I put forth and defend a novel metaphysical account of organized social groups (e.g., pick-up basketball teams, families, and rock bands) as composite wholes that may vary in their constitutions. Currently, there are a number of competing accounts concerning what it is to be an organized social group. For example, one such account identifies these things with the pluralities of their members. Another account takes them, instead, to be sets that have certain kinds of objects as elements.

While these competing theories may have some intuitive appeal, they do not adequately capture the intuitive persistence conditions of organized social groups. The first paper of this dissertation, titled “On organized social groups and their persistence conditions,” aims to show this. In this paper, I examine three leading accounts of organized social groups and argue that none of them can accommodate a perfectly possible organized social group that changes its membership over time, changes the functional relations in which its members must stand over time, and eventually ceases to exist.

In the second paper, “What is an organized social group?” I propose and sketch out a novel metaphysical account of organized social groups, one that I think adequately accommodates the various changes that such things can (or might) endure. I proceed in two main sections. In the first section, I show that the relationship between a material object and its parts is intuitively analogous to the relationship between an organized social group and its members, and so we are prima facie warranted in treating these relationships similarly. I then briefly lay out an account of the relationship between a material object and its parts that is particularly fitting for our purposes. In the second section, I use this account as a guide for sketching out a theory of organized social groups, which I call ‘the function correspondence account’. After laying out the function correspondence account’s postulates, I show that it can secure desired results concerning the intuitive persistence conditions of organized social groups.

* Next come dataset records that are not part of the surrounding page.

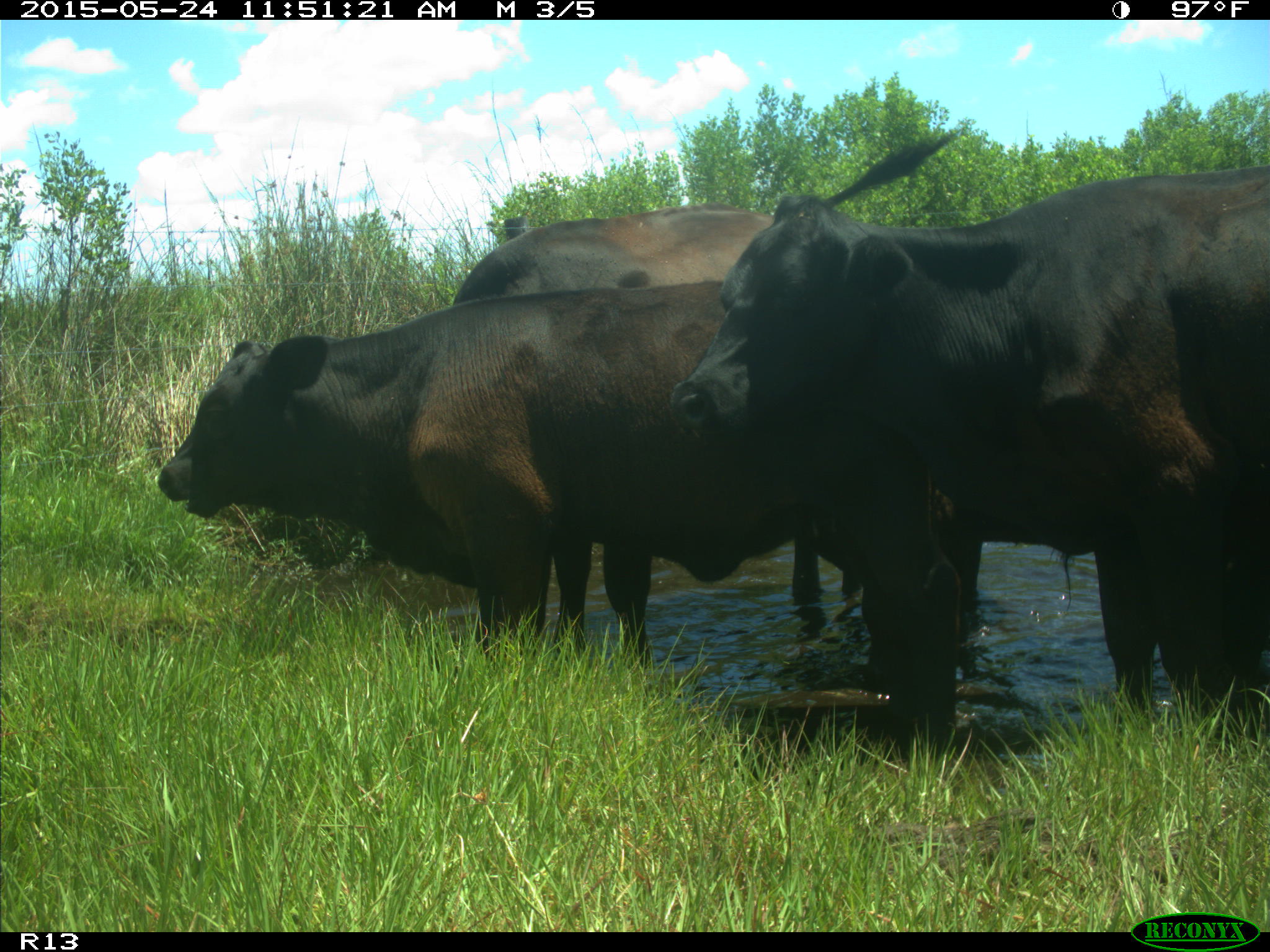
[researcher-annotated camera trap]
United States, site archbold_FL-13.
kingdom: Animalia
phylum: Chordata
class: Mammalia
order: Artiodactyla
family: Bovidae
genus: Bos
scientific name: Bos taurus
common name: domestic cow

There are, nevertheless, some worries that one might have about the function correspondence account. One consequence of the account is that its truth entails that an organized social group exists only if it has members, which is incompatible with the commonly held intuition that some organized social groups may exist despite being memberless. The third and final paper of this dissertation, titled “Memberless organized social groups,” addresses this potential major worry.

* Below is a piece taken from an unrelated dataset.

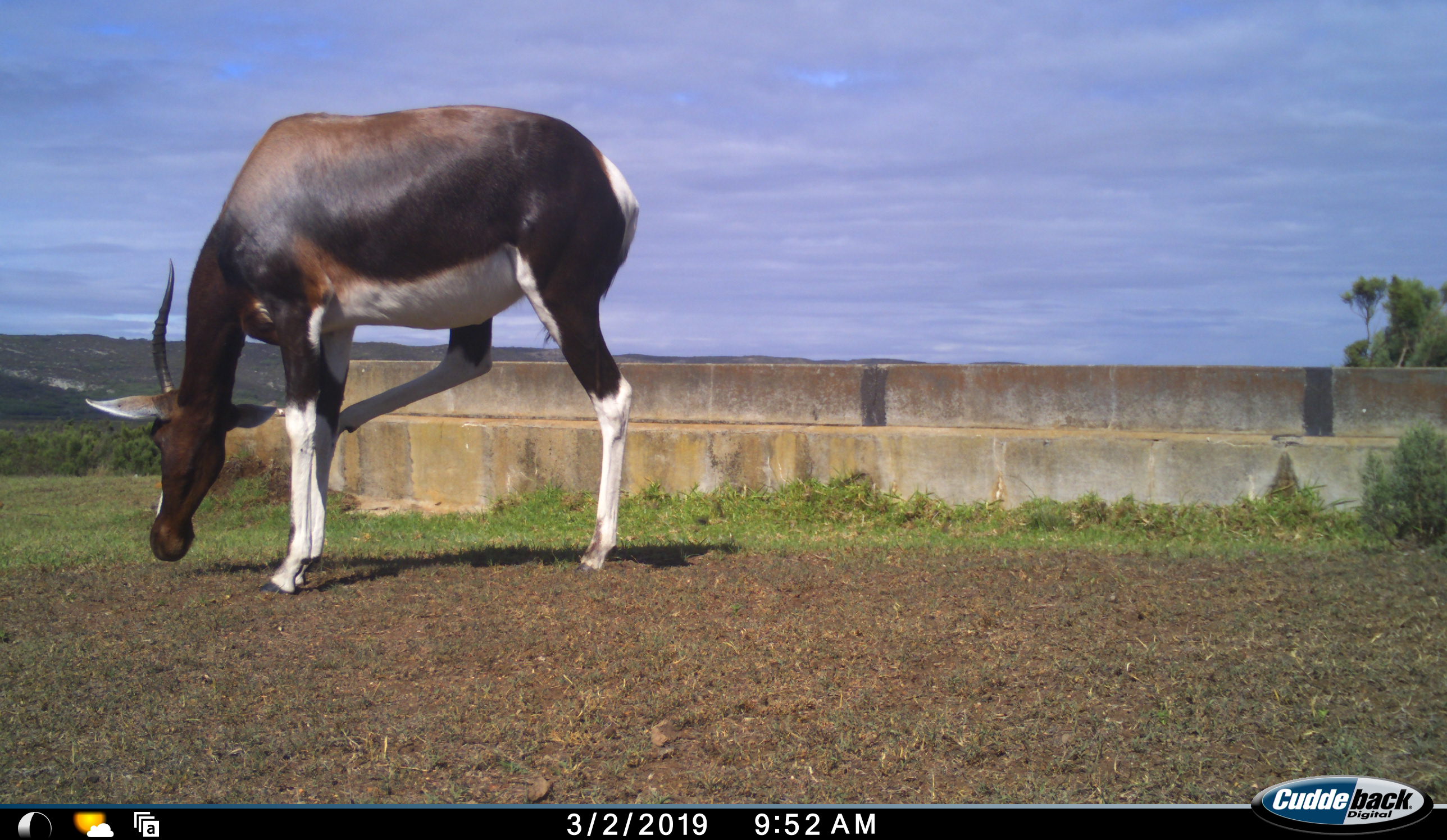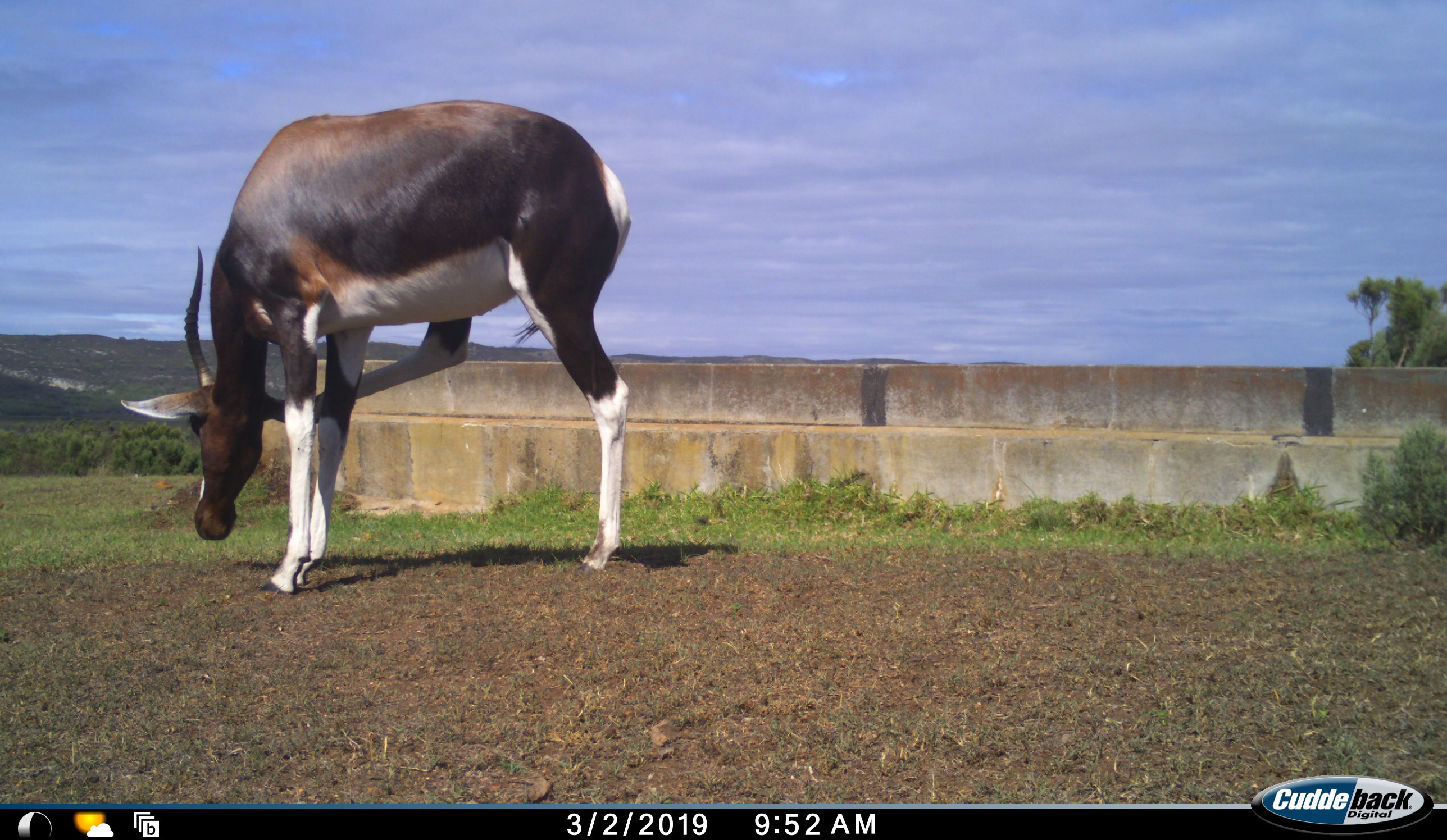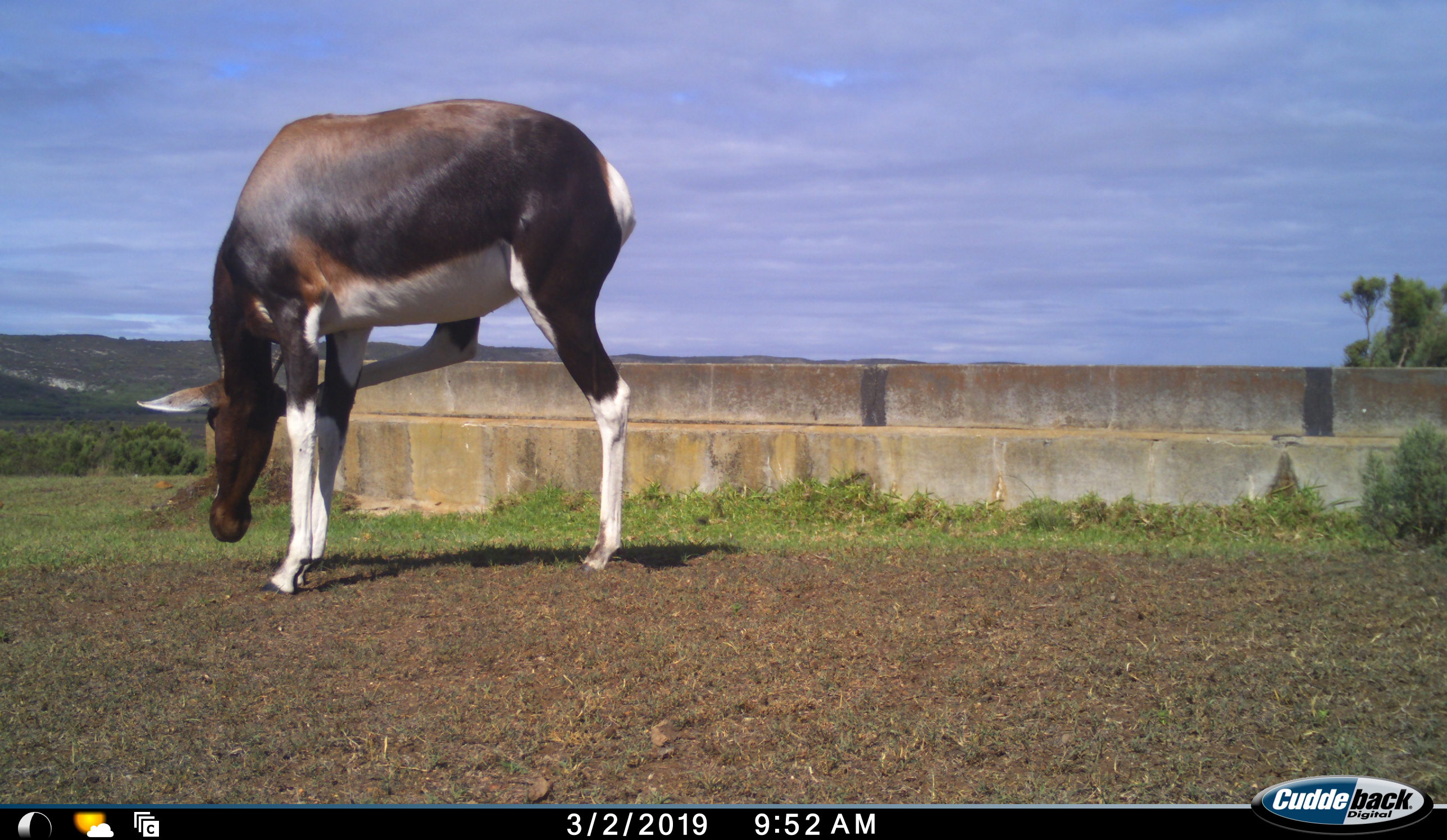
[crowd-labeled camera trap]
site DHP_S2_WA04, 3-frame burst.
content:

In “Memberless organized social groups” I examine cases that seem to support the intuition that organized social groups may exist despite having no members. I show that such cases do not entail that organized social groups may exist memberlessly. Further, I show that the function correspondence account is perfectly compatible with such cases, and that the manner by which it may accommodate them is independently motivated. I then go on to argue that we have good reason to reject the possibility of memberless organized social groups. The acceptance of memberless organized social groups, I argue, comes at the steep, theoretical price of effectively preventing organized social groups from being the kinds of things that may interact with the material world.